* Requirements
[1] Please recast the lines in the rows below, from the line with "Does point 362,104" up to and including the line with "appears to be closest to the camera?", as a Markdown table with the columns Number and Line, leaving out blank lines.
[2] Continue the text on municipal bond taxation from the point where it stops.

* Text extract
Interest income from municipal bonds is typically tax-exempt at the federal level, and often at the state and local levels if the bond is issued in the state of residence. With rising interest rates, a bond's market value will decrease to offer a yield competitive with current rates. Investors calculate the present value of the bond's future payments at the new market rate to decide the purchase price.

Step-by-step explanation:

The subject of the question pertains to the taxation of interest income from a municipal bond, specifically an Albany, New York, general obligation bond. However, the example provided in the reference information relates to a hypothetical investment decision involving a local water company's bond and how its value would change with fluctuating interest rates.

Concerning the taxation question, in general, the interest income from municipal bonds issued by a state, municipality, or county is exempt from federal income taxes. If the resident of New York City buying the bond also resides in the state of New York, which issued the Albany bond, then the interest income would also typically be exempt from state and local taxes. However, if the bond were from a different state, it might be subject to state or local taxes in New York.

* Data shown

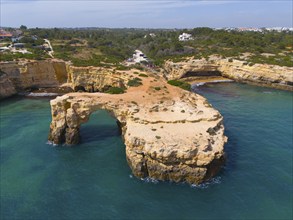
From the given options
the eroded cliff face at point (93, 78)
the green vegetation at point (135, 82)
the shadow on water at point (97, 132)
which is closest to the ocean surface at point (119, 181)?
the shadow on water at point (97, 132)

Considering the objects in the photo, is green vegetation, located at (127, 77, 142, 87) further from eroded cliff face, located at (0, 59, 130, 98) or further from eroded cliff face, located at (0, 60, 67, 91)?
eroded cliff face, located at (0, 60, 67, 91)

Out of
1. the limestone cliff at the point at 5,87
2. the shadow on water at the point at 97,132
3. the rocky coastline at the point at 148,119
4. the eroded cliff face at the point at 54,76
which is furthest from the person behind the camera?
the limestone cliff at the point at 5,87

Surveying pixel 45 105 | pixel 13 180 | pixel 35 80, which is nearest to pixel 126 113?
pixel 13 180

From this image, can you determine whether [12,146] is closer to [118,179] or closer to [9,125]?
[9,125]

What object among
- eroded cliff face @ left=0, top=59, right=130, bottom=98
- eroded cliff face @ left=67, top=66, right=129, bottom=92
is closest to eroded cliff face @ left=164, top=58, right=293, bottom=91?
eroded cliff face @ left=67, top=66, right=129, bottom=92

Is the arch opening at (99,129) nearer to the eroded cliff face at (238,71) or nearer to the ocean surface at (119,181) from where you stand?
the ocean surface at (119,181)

...

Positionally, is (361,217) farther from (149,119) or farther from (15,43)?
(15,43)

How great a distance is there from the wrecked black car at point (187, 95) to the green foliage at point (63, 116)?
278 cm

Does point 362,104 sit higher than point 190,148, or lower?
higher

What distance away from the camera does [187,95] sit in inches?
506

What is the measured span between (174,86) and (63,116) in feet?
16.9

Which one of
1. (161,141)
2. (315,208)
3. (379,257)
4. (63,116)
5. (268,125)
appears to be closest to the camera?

* Answers to the exercise
[1]
| Number | Line |
|---|---|
| 1 | Does point 362,104 sit higher than point 190,148, or lower? |
| 2 | higher |
| 3 | What distance away from the camera does [187,95] sit in inches? |
| 4 | 506 |
| 5 | What is the measured span between (174,86) and (63,116) in feet? |
| 6 | 16.9 |
| 7 | Which one of |
| 8 | 1. (161,141) |
| 9 | 2. (315,208) |
| 10 | 3. (379,257) |
| 11 | 4. (63,116) |
| 12 | 5. (268,125) |
| 13 | appears to be closest to the camera? |

[2]
In the example provided for investment consideration, the local water company issued a $10,000 ten-year bond at a 6% interest rate. If interest rates rise to 9%, one would expect to pay less than the face value of $10,000 for the bond because the current yield (interest rate) is higher than the coupon rate of the bond. The bond's price must decrease to make its effective yield competitive with the current market rate of 9%. The investor would calculate the present value of the bond's future payments (interest and principal) discounted at the new market rate to determine how much to pay for the bond. If the alternative investment offers a return of 12%, indicating a higher available interest rate, the bond would be worth even less than its face value.